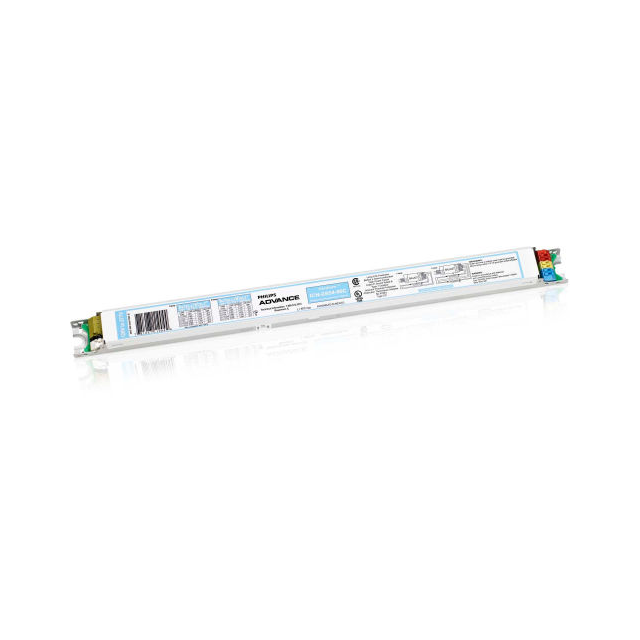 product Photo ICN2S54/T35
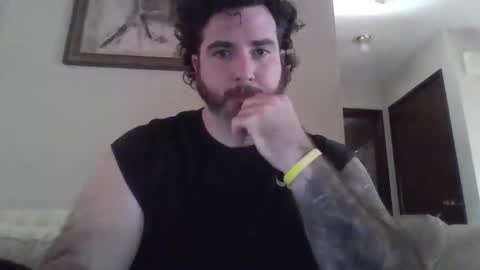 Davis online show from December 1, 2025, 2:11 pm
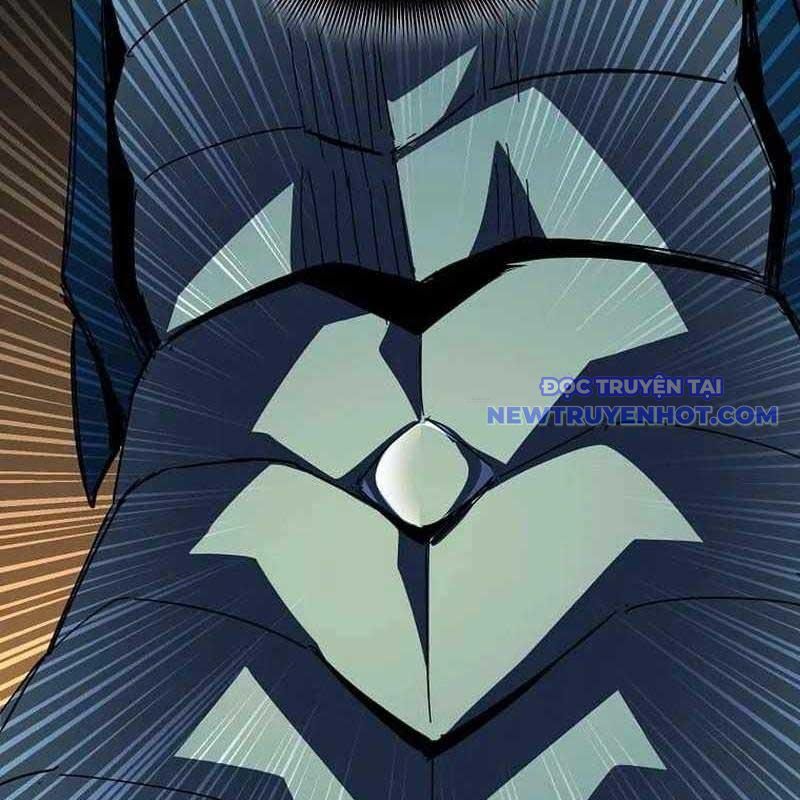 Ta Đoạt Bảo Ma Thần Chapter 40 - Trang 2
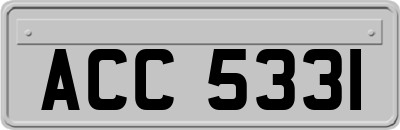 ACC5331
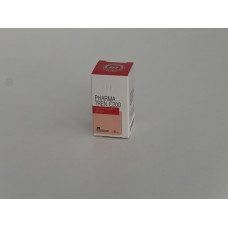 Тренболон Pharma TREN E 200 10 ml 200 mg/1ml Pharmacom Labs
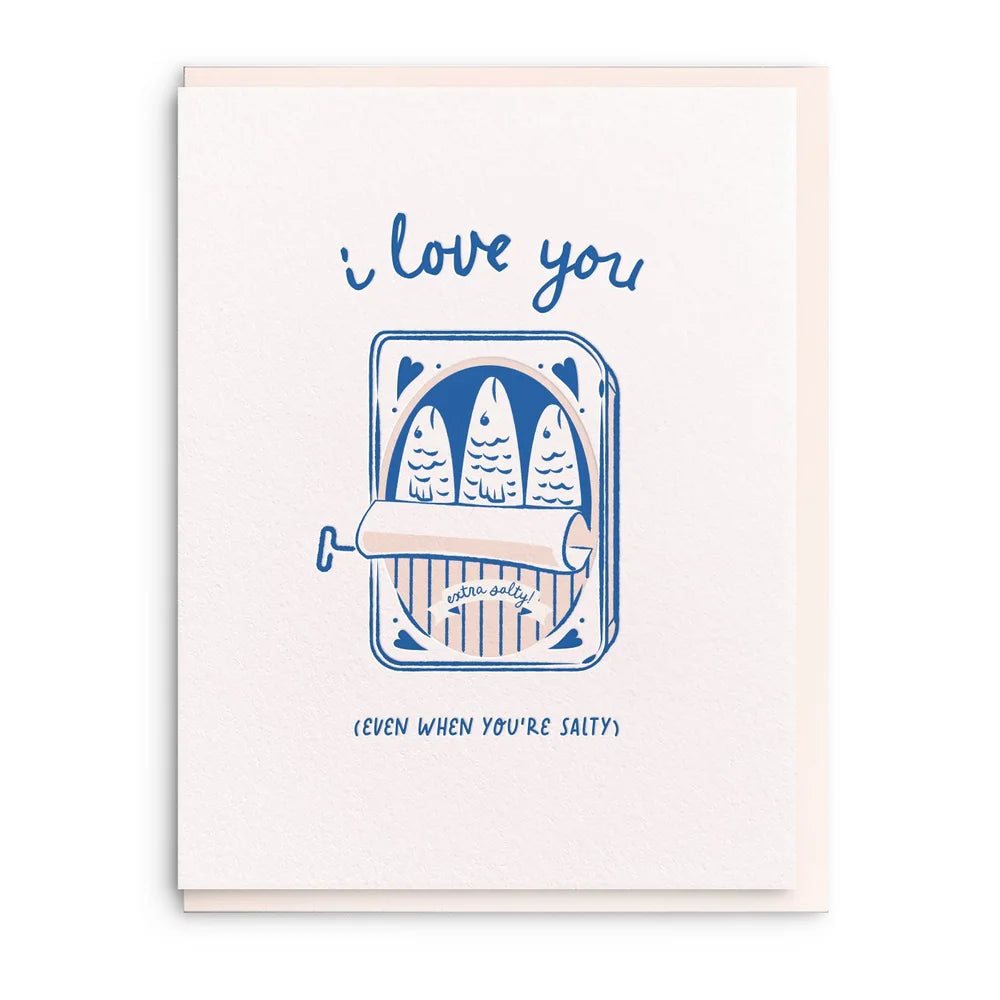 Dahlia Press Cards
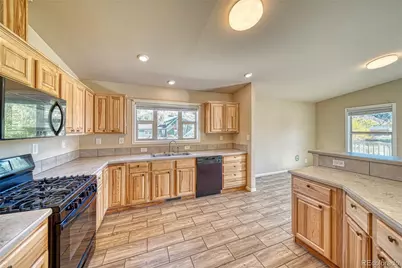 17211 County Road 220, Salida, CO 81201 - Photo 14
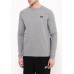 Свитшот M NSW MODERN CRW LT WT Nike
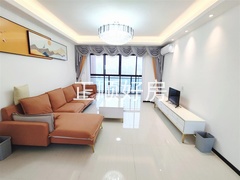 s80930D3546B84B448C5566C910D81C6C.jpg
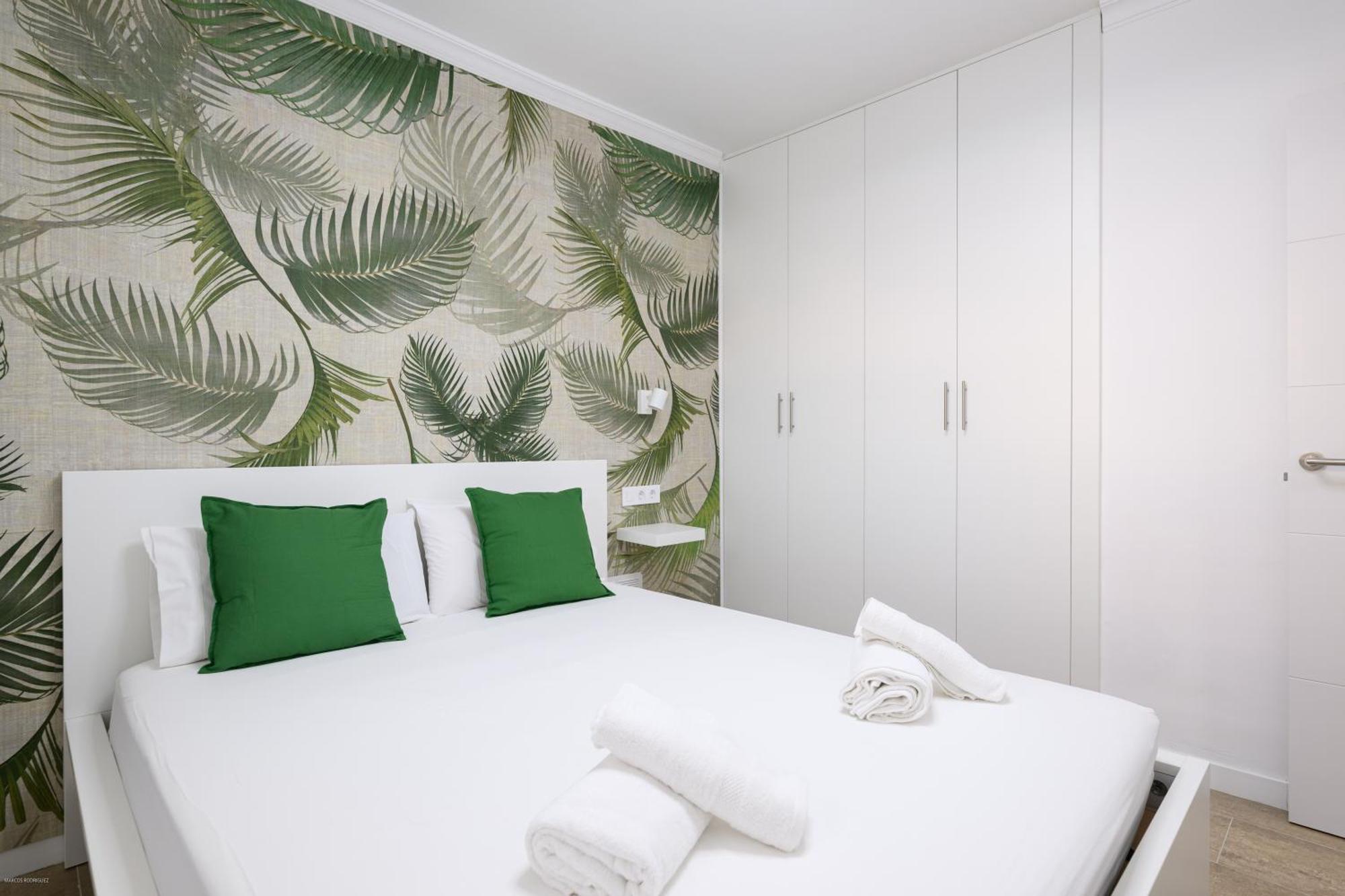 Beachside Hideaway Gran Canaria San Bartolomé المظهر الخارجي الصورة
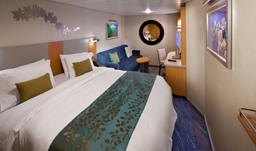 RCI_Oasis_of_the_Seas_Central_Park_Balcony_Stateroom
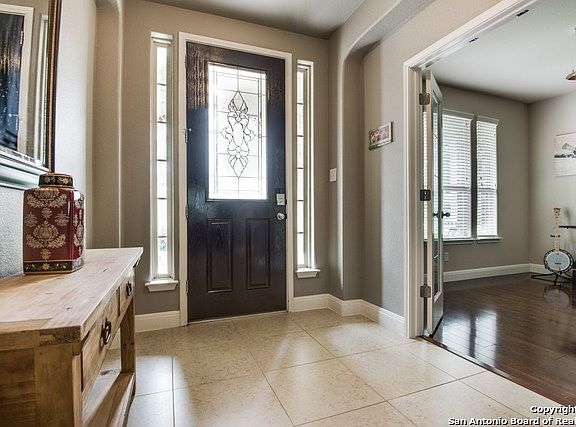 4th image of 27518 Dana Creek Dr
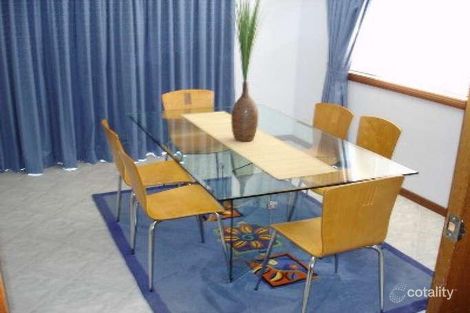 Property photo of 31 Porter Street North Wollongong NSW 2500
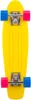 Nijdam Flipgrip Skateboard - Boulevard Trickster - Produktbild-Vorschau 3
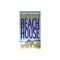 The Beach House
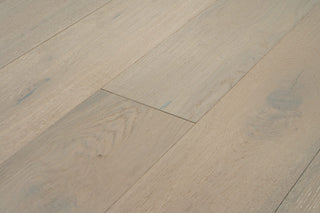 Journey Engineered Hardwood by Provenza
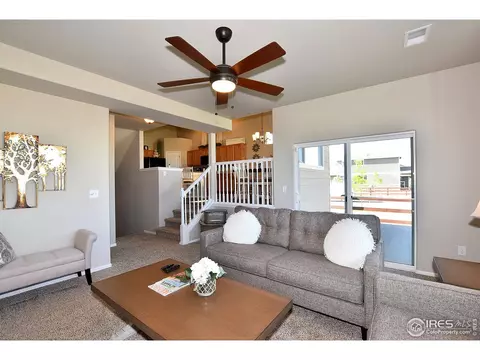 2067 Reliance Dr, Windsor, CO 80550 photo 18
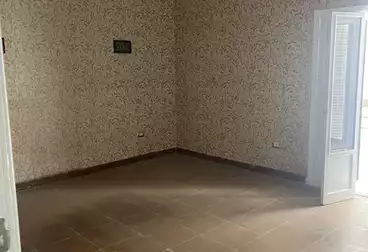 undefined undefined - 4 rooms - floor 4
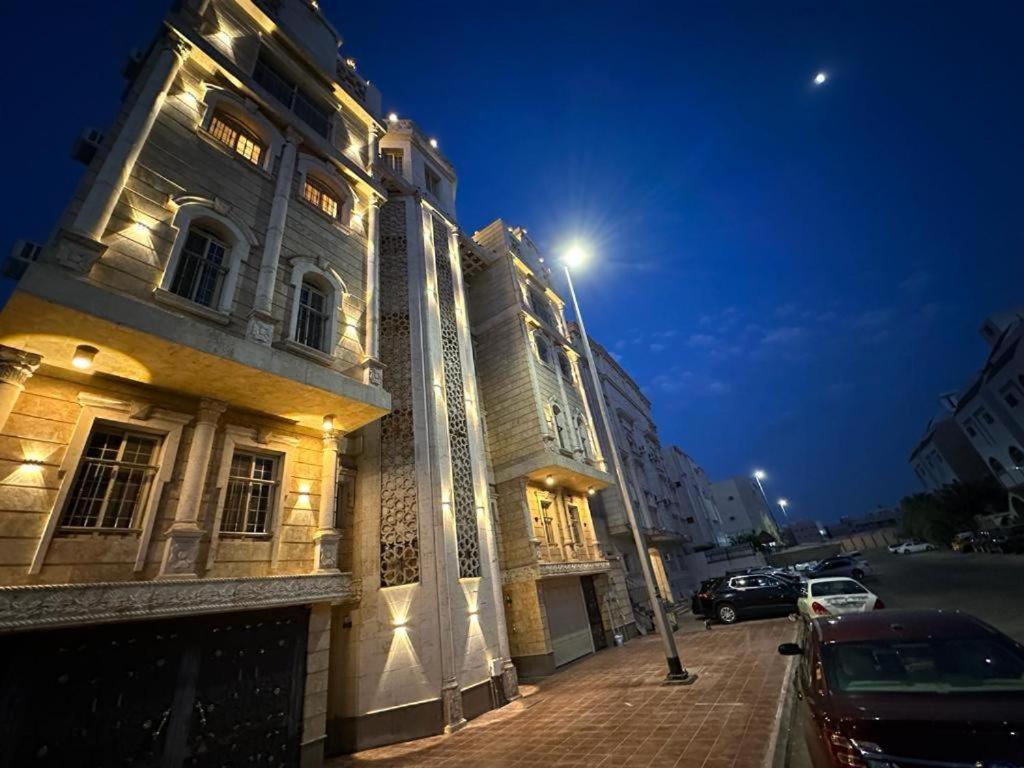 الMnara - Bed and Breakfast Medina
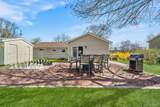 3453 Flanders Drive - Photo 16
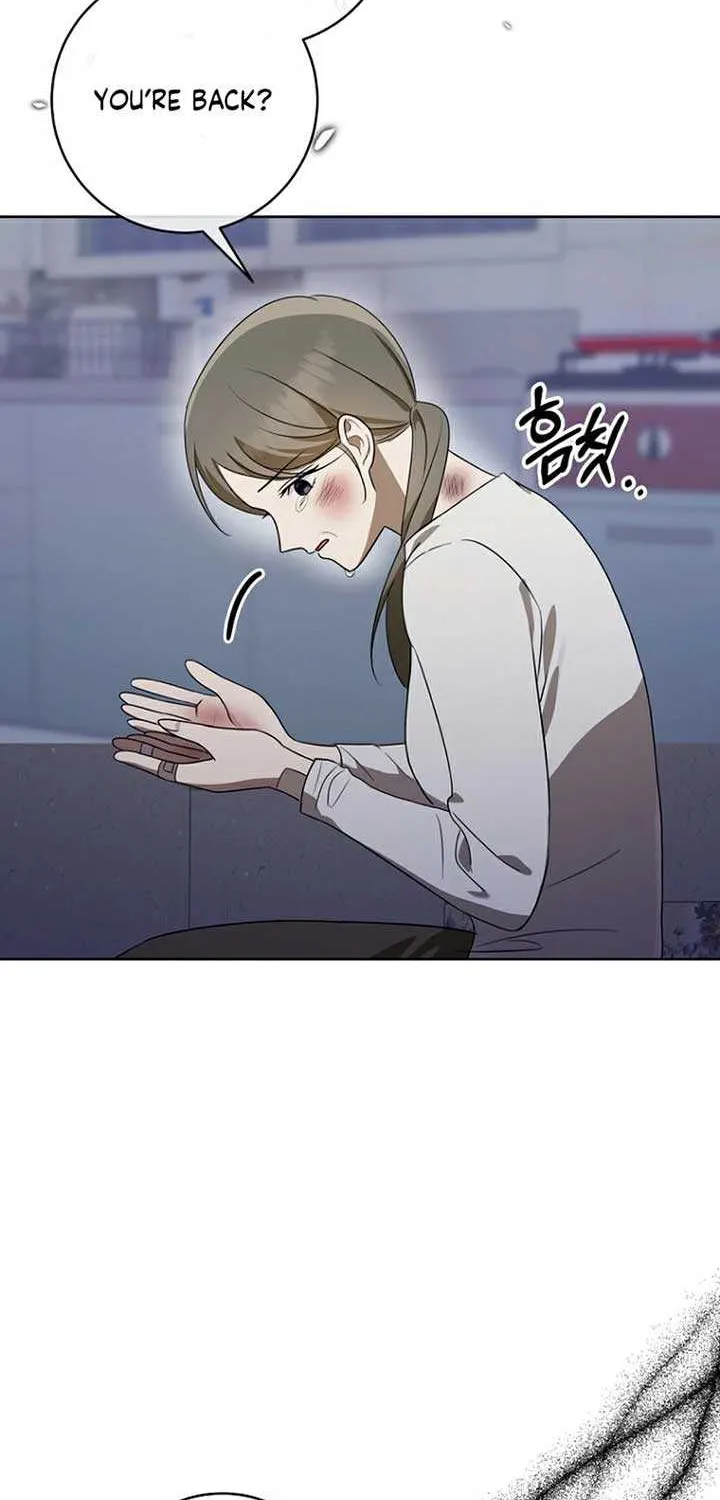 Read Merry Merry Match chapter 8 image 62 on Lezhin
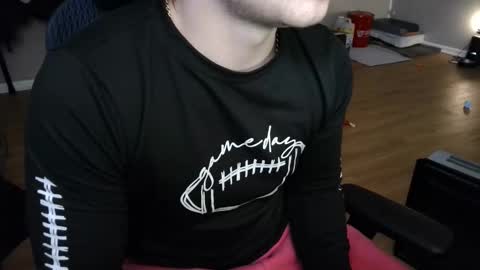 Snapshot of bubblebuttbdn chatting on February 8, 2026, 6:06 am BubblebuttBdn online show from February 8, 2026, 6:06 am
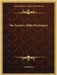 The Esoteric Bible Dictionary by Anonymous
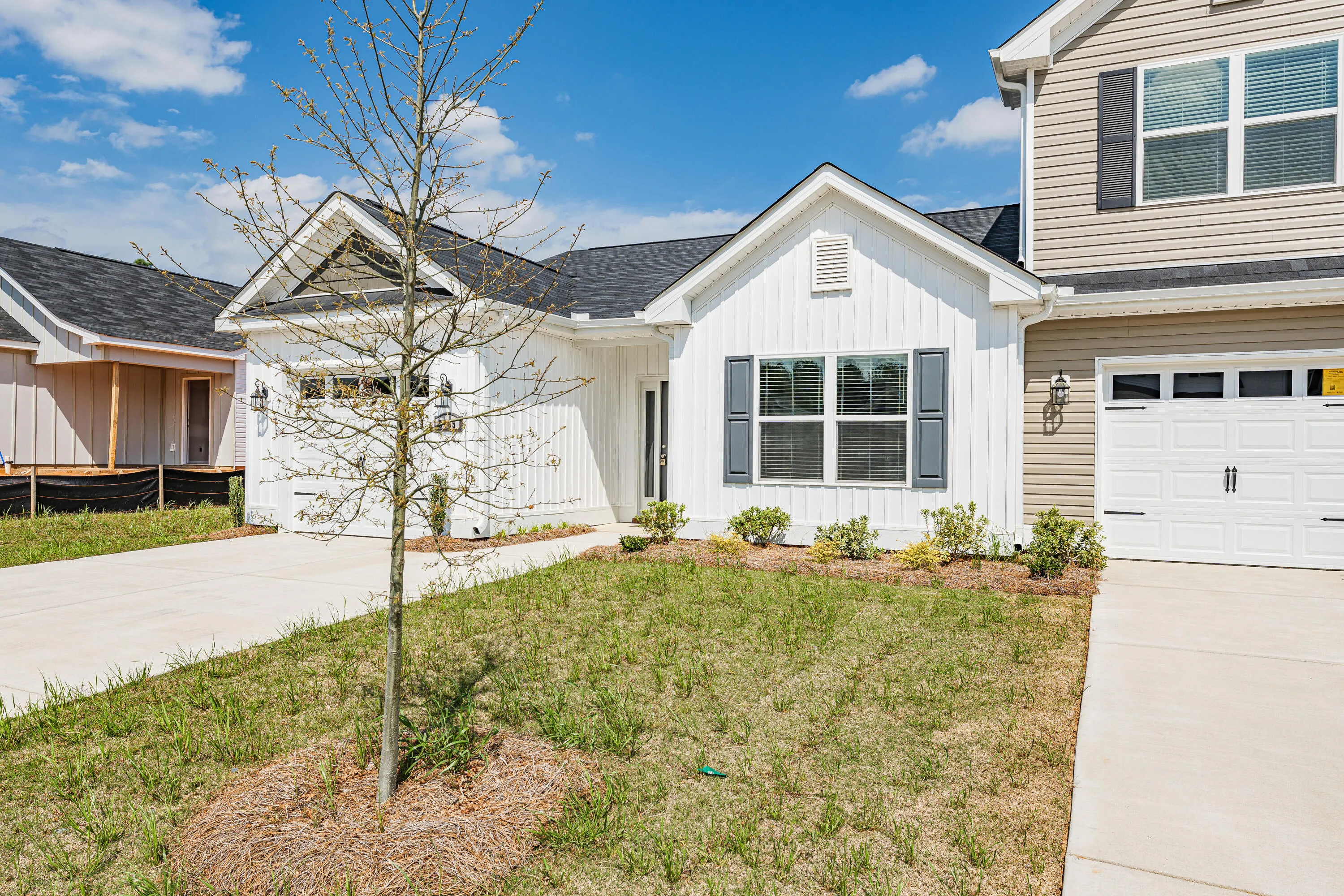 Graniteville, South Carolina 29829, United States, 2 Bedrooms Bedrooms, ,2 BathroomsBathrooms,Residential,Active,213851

_____

Beginning with the line above that contains "Nijdam Flipgrip Skateboard" and ending with the line that contains "3453 Flanders Drive - Photo 16", quote each line exactly, keeping out the pictures.

Output of the task:
 Nijdam Flipgrip Skateboard - Boulevard Trickster - Produktbild-Vorschau 3
 The Beach House
 Journey Engineered Hardwood by Provenza
 2067 Reliance Dr, Windsor, CO 80550 photo 18
 undefined undefined - 4 rooms - floor 4
 الMnara - Bed and Breakfast Medina
 3453 Flanders Drive - Photo 16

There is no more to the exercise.